CDC: Zika Infections Confirmed in 9 Pregnant Women in U.S. 1:46

"From late 2012 onwards, there was a 50 percent rise in the number of passengers traveling to Brazil from countries with Zika," they wrote.

"Although the American outbreak virus is most closely related to a strain from French Polynesia, it's also possible that Zika was introduced separately to the Americas and French Polynesia from Southeast Asia. To better understand Zika transmission history, we need more information about the epidemiology and genetic diversity of Zika viruses in Southeast Asia."

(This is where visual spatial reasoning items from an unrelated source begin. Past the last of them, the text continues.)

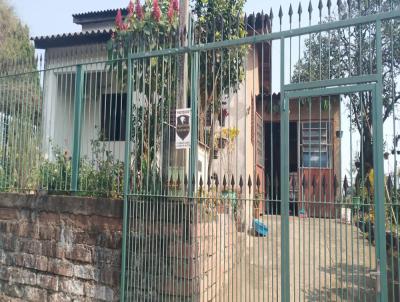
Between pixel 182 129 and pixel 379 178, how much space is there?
6.49ft

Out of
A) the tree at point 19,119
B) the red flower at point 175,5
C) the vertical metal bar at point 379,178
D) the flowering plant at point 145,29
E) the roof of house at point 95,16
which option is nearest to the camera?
the vertical metal bar at point 379,178

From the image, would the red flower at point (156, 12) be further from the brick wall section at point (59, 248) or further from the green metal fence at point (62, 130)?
the brick wall section at point (59, 248)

Dr. Nuno Faria of the University of Oxford and Brazil's Evandro Chagas Institute, who worked on the study, says his team cannot say for certain that the Zika virus causes microcephaly. Other studies have strongly suggested that it does, and other viruses are known to cause similar birth defects.

The researchers also doubt that Zika mutated somehow into a form more likely to cause birth defects. Birth defects had not been noticed before in Zika outbreaks, but this is by far the biggest one, hitting a huge population that has no immunity at all to the virus, so effects will be more obvious.

"If Zika is the cause of microcephaly (and at the moment this looks increasingly likely), then a more subtle interaction between virus, patient and environment is involved, rather than some new property arising within the virus due to mutation," said Mark Woolhouse, a professor of infectious diseases at the University of Edinburgh in Britain, who was not involved in the study.